:: Selected excerpt ::

Well, someone more knowledgeable in metallurgy should be able to give you a more exact answer.
However, here's just a quick answer. Steel is an alloy of iron and carbon. It's strange that unlike most of history, these days steel is more readily available than plain iron. However, up until the Bessemer process was invented in the 19th century, steel was quite expensive to produce and was thus more valuable. I'm not sure of all the exact details, but the Bessemer process involves blasting the molten steel with a stream of cold air. This allowed steel to be made in large quantities.
Before this steel would have to be made by baking iron in crucibles with charred bones or other sources of carbon. I believe there may have been other ways to manufacture steel, but I can't remember at this point. Therefore, since steel was expensive and hard to produce, methods were used to conserve it. One method would be the one you read about. This method would involve using plain iron for the back and welding the more expensive and harder steel to the edge. This also provided the advantage that the softer iron would absorb shock. Another method used during the early Middle Ages was pattern welding where strips of iron and steel were welded together in various patterns. This allowed the steel and iron to bring their various advantages to the blade: the iron its break-resistance and the steel its strength. As time went on, steel making processes got better and steel became more common. However, iron was still used for items that didn't require the properties of steel. Armour was one of these items. In some items such as maille, iron was an advantage over steel as it would bend under a blow rather than break as the more brittle steel might have . During the latter Middle ages some of the better armour was made with tempered steel although the majority was still iron.

:::

▶ Written exercise a
In the passage on steel and iron, what process invented in the 19th century allowed steel to be made in large quantities?

:: Entries supplied ::

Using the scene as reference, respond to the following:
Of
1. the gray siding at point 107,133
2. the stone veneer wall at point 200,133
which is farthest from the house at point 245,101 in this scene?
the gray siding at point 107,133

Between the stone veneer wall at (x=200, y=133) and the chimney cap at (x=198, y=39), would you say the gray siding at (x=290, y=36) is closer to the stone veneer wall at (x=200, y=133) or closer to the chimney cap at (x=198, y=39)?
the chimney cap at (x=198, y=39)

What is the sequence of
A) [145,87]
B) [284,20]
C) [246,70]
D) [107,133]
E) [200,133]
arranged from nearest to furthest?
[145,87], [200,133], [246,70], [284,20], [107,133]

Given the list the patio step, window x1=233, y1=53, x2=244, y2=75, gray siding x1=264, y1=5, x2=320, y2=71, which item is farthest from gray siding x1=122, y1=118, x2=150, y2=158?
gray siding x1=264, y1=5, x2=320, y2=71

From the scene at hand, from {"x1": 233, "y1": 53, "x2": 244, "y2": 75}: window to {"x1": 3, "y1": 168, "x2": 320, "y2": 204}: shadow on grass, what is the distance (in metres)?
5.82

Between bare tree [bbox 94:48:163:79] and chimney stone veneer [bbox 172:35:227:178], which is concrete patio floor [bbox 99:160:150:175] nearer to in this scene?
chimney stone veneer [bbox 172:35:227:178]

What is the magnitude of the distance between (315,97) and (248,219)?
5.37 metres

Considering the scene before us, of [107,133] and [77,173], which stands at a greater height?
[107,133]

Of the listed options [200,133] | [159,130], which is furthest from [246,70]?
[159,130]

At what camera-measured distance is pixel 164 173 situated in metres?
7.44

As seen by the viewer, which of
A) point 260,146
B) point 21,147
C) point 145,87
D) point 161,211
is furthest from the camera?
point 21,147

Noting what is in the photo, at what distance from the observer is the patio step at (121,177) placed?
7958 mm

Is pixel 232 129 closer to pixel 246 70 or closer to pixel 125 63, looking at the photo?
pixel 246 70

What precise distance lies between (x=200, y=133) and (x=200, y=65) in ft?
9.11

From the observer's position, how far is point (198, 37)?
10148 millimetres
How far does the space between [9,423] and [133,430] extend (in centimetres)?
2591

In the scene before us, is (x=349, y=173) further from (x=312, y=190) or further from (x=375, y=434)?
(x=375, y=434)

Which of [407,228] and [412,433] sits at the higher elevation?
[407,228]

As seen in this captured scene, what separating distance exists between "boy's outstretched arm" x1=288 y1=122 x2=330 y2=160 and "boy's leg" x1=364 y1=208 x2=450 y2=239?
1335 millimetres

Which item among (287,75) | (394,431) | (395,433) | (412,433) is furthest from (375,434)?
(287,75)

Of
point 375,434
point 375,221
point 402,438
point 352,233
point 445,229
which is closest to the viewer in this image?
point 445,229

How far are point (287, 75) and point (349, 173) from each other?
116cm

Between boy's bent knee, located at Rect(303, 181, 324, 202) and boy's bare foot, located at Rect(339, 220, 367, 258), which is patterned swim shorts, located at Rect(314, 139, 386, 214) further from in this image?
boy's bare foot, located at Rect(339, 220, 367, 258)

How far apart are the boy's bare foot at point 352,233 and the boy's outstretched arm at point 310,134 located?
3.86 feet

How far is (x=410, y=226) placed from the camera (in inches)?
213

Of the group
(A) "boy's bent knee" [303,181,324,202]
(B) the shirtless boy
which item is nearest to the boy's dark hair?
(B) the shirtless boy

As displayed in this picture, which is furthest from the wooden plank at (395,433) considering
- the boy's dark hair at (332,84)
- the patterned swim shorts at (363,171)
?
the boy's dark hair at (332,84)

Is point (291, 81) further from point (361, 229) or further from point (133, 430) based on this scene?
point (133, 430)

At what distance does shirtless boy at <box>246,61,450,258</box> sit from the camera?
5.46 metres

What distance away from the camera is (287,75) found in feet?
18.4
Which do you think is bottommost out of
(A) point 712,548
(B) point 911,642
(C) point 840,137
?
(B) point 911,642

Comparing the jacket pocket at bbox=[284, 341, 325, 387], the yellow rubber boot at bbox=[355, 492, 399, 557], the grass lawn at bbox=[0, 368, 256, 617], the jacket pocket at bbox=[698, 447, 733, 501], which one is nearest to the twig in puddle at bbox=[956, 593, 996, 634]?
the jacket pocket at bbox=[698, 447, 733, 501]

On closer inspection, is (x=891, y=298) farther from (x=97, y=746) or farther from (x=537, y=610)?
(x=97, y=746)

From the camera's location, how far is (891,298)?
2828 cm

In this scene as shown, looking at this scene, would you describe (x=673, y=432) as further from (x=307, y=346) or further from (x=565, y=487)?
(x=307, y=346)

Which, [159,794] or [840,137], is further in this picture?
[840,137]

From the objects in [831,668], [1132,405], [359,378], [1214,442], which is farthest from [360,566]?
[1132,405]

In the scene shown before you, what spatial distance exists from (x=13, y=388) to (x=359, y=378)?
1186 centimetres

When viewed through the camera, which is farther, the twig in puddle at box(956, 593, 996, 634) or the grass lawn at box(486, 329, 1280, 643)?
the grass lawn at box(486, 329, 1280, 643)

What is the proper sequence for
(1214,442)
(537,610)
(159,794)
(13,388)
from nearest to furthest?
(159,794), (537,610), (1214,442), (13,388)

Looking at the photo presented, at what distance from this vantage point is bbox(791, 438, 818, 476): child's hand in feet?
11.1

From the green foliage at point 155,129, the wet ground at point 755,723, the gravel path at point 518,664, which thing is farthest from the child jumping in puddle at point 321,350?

:::

▶ Written exercise b
Please give the records again from the line with "Which do you think is bottommost out of" up to and including the line with "1186 centimetres", substituting "stick" for "twig" and keeping everything else unchanged.

▶ Exercise solution a
The Bessemer process.

▶ Exercise solution b
Which do you think is bottommost out of
(A) point 712,548
(B) point 911,642
(C) point 840,137
?
(B) point 911,642

Comparing the jacket pocket at bbox=[284, 341, 325, 387], the yellow rubber boot at bbox=[355, 492, 399, 557], the grass lawn at bbox=[0, 368, 256, 617], the jacket pocket at bbox=[698, 447, 733, 501], which one is nearest to the stick in puddle at bbox=[956, 593, 996, 634]?
the jacket pocket at bbox=[698, 447, 733, 501]

On closer inspection, is (x=891, y=298) farther from (x=97, y=746) or farther from (x=537, y=610)?
(x=97, y=746)

From the camera's location, how far is (891,298)?
2828 cm

In this scene as shown, looking at this scene, would you describe (x=673, y=432) as further from (x=307, y=346) or further from (x=565, y=487)?
(x=307, y=346)

Which, [159,794] or [840,137], is further in this picture?
[840,137]

From the objects in [831,668], [1132,405], [359,378], [1214,442], which is farthest from [360,566]?
[1132,405]

In the scene shown before you, what spatial distance exists from (x=13, y=388) to (x=359, y=378)?
1186 centimetres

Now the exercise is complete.